This condition is only exacerbated by the same parents who neither support nor permit a child to express or heal his hurts-and may actually be met with denial or shame if he tries to do so-leaving him little choice but to stuff and swallow them, resulting in a repressed, but mounting accumulation of unresolved negative emotions. After repeated squelching of a child’s observations, feelings, and reactions-in essence, his reality-he progressively disconnects from his true self and denies his crucial inner cues.

Unraveling, he is poised on the threshold that leads from in to out-that is, toward others and away from himself, sparking the conflict between his once true and since replaced false self, which manifests itself as codependence.

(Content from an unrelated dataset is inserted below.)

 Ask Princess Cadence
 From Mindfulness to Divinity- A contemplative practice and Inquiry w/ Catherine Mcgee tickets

Forced, additionally, to focus on his parent’s moods, attitudes, and behaviors further plants the roots of this condition, but nevertheless becomes a necessary survival tactic for two primary reasons.

First and foremost, children assume responsibility for their parents’ deficiencies and ill treatment by justifying it, erroneously reasoning that their own flaws, lack of worth, and general unloveability are the culprits for the withholds of their validation and acceptance, thus shifting the burden from the ones who should be carrying it to the one who should not.

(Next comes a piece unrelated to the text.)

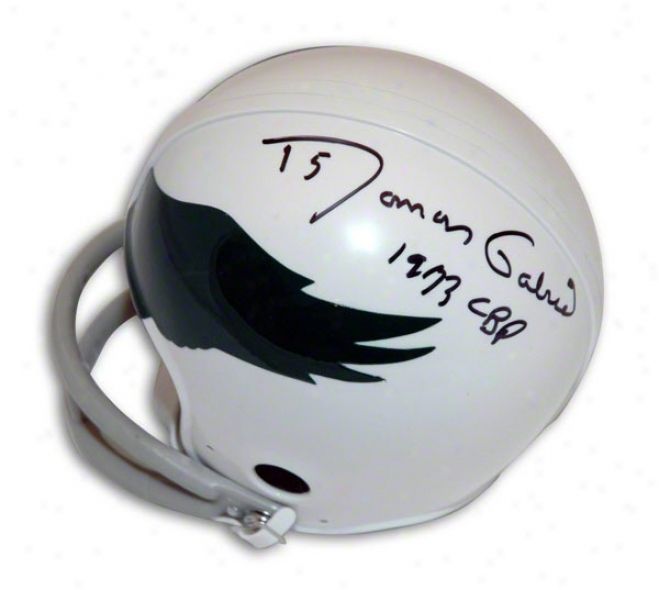 Roman Gabriel Ajtographed Philadelphia Eagles Throwback Mini Helmet Inscribed &quot1973 Cbp&quot Comeback Player Of The Year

Secondly, adopting a sixth sense concerning their parents’ moods becomes a safety gauge and enables them to emotionally and physiologically prepare themselves for what has most likely become habitual and even cyclical negative confrontations of verbal and physical abuse.

As episodes of “expected abnormalcy,” they add insurmountable layers of trauma to the original, but no longer remembered one. Unable, then or now, to use the body’s fight or flight survival mechanisms, yet still drowned in a flood of stress hormones (cortisol) and elevated energy, they have no choice but to tuck themselves into the inner child protective sanctuary they created at a very young age as the only realizable “solution” to the parental-threatened and -inflicted danger, enduring, tolerating, and downright surviving the unfair power play and “punishment” they may believe is being administered because of “deserved discipline.”

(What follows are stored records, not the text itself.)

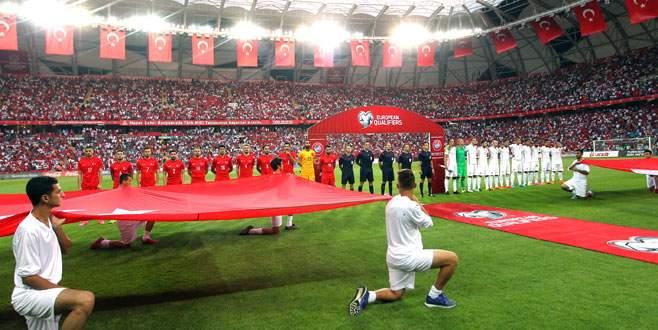 TFF Konya'ya teşekkür etti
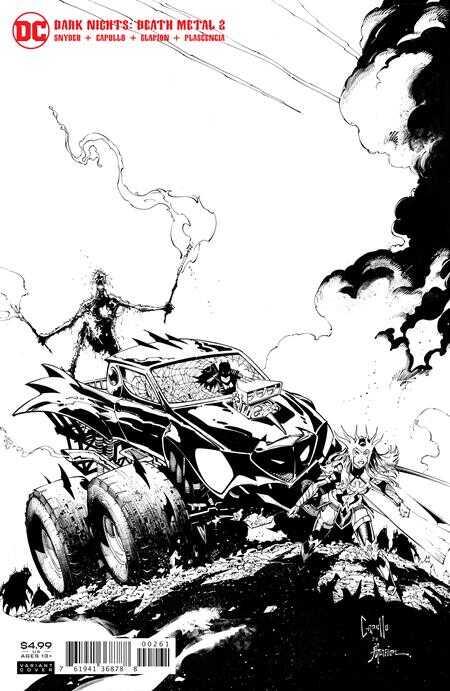 DC - Dark Nights Death Metal # 2 1:100 B&W Variant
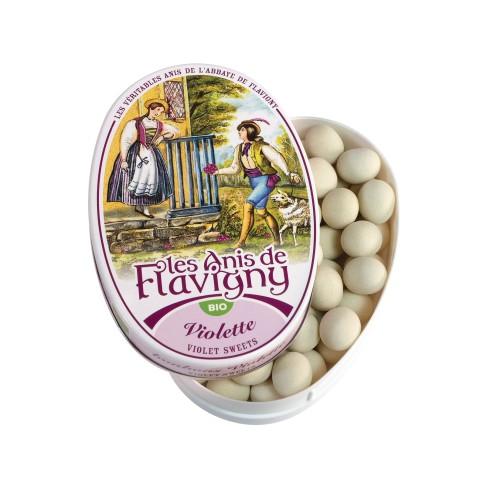 Boîte ovale Bonbons Violette Bio 50g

Like signals, a mere frown on or cringe of a parent’s face may prime the child for the episodes he knows will assuredly follow. So thick can the tension in the air become at these times, that he can probably cut it with a knife.

Part of the wounding, which reduces a person’s sense of self and esteem and increases his feeling of emptiness, occurs as a result of projective identification. Volatility charged, yet unable to get to the center of or bore through his emotional pain, a parent may project, like a movie on to a screen, parts of himself on to another, such as his vulnerable, captive child, until that child takes on and identifies with the projection.

Releasing and relieving himself, the sender, (the parent) does not have to own or even take responsibility for his negative feelings. If the recipient (the child) ultimately acts them out after repeated projected implanting, whose emotions now mount into uncontainable proportions, the sender may berate or belittle him for them, in an ultimate out-of-persona dynamic, which transfers emotions from one to the other.

“If we have unhealthy boundaries, we are like sponges that absorb the painful, conflicted material of others sent from their inner life,” wrote Whitfield in “Co-Dependence: Healing the Human Condition” (Health Communications, 1991, p. 93). “It is clearly not ours, yet we soak it up.

“(This only causes) the true self to go into hiding to protect itself from the overwhelming pain of mistreatment, abuse, lack of being affirmed and mirrored in a healthy way, and the double and other negative messages from toxic others around it,” he noted.

These incidents, needless to say, become breeding grounds for both the adult child syndrome and its codependent manifestation.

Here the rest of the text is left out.